YOUR OBJECTIVE
Please render the data as a Markdown table with the columns Row and Line, starting at the line that contains "By looking at" and stopping after the last line of the data. Leave out blank lines.

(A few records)
######
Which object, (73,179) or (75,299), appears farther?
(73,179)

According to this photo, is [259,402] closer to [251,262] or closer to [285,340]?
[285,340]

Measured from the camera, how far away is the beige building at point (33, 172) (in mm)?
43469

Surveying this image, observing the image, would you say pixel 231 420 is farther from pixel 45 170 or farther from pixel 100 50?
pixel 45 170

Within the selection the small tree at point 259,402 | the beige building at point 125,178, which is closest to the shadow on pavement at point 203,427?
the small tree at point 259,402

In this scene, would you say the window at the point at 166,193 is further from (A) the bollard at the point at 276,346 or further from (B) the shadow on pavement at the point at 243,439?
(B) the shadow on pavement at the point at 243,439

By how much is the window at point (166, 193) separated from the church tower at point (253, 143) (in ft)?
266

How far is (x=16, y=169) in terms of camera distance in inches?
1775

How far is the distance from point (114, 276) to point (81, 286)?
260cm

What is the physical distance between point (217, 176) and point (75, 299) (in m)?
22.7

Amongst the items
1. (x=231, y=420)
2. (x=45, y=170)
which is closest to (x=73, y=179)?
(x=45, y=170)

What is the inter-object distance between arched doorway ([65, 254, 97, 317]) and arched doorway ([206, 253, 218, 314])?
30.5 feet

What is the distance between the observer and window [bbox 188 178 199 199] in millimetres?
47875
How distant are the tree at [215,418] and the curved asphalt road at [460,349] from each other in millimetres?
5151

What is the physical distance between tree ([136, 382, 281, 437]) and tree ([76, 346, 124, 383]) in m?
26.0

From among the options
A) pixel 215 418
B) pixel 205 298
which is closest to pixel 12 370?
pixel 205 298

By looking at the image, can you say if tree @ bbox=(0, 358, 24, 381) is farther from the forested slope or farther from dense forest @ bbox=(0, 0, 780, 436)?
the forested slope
######
ANSWER TO THIS TASK
| Row | Line |
|---|---|
| 1 | By looking at the image, can you say if tree @ bbox=(0, 358, 24, 381) is farther from the forested slope or farther from dense forest @ bbox=(0, 0, 780, 436)? |
| 2 | the forested slope |